Bobo.Xx Is The First Asian American Rockstar
The transgressive artist created his own path through music and photography. “I wanted to break through the stereotype, and show a different side of Asian Americans,” he says in this exclusive interview.
Isné Bobo Nüyent has made a career out of shattering glass ceilings.
He began at 23 when he dropped out of community college and started to mess around with photography. Bobo was new to Los Angeles, fresh out of the Bay Area, California and eager to find work. “I was doing martial arts at the time and this special form of martial arts called tricking. It’s like break dancing, acrobatics and martial arts all combined,” he told me recently from his home. “So we had this crazy team of degenerates.

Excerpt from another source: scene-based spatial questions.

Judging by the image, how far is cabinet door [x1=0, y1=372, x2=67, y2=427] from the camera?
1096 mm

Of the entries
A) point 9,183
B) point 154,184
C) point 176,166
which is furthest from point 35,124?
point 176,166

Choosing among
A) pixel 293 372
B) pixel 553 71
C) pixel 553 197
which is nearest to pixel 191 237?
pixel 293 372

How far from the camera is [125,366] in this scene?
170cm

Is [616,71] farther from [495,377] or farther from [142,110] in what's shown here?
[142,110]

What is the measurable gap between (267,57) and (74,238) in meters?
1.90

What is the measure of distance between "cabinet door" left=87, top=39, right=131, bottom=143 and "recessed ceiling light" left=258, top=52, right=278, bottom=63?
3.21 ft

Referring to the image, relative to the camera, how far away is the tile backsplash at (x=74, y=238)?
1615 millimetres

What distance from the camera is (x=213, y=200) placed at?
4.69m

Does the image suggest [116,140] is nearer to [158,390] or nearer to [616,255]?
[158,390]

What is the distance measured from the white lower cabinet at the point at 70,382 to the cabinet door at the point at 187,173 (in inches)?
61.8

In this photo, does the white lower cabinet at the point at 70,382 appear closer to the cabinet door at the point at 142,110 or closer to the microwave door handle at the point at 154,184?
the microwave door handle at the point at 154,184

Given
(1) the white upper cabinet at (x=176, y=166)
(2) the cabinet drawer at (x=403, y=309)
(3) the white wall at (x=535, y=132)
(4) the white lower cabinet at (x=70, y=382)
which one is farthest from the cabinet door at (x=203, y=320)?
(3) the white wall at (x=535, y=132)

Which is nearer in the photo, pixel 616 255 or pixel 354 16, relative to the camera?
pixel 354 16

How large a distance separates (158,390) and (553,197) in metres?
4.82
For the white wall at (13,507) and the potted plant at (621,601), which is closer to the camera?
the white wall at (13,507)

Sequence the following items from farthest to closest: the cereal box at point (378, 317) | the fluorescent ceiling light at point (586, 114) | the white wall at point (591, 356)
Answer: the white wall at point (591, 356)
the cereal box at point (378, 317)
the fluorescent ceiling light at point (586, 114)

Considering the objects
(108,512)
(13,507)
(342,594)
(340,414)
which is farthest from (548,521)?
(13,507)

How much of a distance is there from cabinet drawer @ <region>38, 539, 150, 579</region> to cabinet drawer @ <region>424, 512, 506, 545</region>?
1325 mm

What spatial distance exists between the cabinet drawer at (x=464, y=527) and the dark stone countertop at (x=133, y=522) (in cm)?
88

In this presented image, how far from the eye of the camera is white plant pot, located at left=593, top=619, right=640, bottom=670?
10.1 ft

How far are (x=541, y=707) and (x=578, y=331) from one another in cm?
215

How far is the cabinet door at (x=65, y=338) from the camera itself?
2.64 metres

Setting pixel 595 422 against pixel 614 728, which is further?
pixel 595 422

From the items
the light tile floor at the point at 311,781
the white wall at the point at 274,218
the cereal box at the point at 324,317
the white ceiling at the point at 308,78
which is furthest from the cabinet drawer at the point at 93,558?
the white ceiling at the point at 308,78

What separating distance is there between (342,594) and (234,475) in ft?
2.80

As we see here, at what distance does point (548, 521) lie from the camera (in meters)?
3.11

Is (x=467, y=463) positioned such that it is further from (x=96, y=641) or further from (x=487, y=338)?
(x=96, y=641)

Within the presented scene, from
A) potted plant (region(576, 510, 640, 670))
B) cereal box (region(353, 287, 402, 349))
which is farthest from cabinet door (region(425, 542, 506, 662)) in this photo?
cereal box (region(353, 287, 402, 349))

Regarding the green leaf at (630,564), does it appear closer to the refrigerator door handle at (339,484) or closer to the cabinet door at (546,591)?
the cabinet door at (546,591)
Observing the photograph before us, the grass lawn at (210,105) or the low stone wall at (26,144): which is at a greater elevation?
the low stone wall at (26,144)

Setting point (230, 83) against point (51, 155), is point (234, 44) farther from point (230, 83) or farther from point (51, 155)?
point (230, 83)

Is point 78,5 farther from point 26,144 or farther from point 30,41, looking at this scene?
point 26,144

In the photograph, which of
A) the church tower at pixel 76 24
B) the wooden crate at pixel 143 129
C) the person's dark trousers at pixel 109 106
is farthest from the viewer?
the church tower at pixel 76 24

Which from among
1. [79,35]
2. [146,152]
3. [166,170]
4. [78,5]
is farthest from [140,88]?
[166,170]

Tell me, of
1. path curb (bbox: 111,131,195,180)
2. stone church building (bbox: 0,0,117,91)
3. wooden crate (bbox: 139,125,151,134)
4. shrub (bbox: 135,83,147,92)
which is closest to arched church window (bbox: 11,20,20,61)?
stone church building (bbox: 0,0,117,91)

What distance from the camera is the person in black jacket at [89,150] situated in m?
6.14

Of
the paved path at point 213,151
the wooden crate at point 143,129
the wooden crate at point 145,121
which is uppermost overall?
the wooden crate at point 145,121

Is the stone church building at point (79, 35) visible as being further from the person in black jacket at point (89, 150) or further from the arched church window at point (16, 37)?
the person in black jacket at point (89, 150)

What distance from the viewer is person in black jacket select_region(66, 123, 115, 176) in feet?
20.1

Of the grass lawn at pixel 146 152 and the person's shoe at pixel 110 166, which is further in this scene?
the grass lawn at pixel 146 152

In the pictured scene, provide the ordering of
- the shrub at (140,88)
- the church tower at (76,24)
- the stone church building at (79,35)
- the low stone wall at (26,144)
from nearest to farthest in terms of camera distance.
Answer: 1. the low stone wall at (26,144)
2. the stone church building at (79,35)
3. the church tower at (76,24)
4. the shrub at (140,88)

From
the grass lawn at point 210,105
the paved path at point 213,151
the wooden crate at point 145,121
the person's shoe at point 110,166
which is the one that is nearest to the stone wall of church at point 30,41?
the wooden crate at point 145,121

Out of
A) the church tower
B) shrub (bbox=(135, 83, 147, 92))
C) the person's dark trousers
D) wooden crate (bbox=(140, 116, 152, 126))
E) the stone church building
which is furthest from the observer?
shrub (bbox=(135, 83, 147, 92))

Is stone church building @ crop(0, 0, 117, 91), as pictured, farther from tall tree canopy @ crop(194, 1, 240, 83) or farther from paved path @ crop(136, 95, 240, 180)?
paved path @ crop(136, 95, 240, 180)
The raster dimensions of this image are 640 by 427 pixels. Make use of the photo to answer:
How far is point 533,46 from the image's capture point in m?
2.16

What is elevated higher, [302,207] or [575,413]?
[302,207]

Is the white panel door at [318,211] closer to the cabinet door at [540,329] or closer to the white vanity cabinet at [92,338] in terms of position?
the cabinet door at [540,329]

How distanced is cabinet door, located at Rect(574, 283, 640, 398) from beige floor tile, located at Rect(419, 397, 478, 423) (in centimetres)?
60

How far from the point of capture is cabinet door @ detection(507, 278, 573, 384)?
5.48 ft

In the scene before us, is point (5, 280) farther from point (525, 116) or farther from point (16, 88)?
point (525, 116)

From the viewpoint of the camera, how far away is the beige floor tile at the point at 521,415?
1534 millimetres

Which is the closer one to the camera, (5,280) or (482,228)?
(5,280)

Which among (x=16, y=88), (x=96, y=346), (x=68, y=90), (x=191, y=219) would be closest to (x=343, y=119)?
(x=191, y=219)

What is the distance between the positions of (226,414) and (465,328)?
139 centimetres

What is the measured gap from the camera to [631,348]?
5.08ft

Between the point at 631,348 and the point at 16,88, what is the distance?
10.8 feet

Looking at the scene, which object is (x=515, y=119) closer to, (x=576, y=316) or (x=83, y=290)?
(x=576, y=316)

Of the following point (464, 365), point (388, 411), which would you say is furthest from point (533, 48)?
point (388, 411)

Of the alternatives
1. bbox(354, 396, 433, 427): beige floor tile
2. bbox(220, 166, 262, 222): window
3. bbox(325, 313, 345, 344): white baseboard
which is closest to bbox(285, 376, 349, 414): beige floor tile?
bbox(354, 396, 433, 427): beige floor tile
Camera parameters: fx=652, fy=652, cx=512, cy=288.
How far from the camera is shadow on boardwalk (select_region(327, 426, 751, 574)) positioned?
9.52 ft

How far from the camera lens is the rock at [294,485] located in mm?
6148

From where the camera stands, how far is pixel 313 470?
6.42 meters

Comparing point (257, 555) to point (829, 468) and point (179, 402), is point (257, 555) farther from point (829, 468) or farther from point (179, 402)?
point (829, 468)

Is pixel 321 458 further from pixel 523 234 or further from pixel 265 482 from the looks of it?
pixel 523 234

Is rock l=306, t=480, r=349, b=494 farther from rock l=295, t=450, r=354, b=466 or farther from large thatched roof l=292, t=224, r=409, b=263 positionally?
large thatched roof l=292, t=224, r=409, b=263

We were all the people who did martial arts and broke apart from it.”
While tricking, Bobo met Isiah Flores, a mentor who encouraged the college dropout to try film. Bobo was trying to figure out his next move when he met Flores, and his guidance proved to be astute.
“You don’t need art school,” Flores told Bobo. “Just follow me for two years. Come on set and I think you’ll learn everything you need to learn.”
Bobo learned as a photographer that if he wanted to succeed, he had to break all the rules. Flores had a way of shooting that worked for him, and there were technical crafts Bobo had to learn. But in the end, it was his decision on how to shoot and what sort of story he wanted his camera to tell.
“I just realized I have to find my own way,” he said. “As long as you get results, that's all that matters.”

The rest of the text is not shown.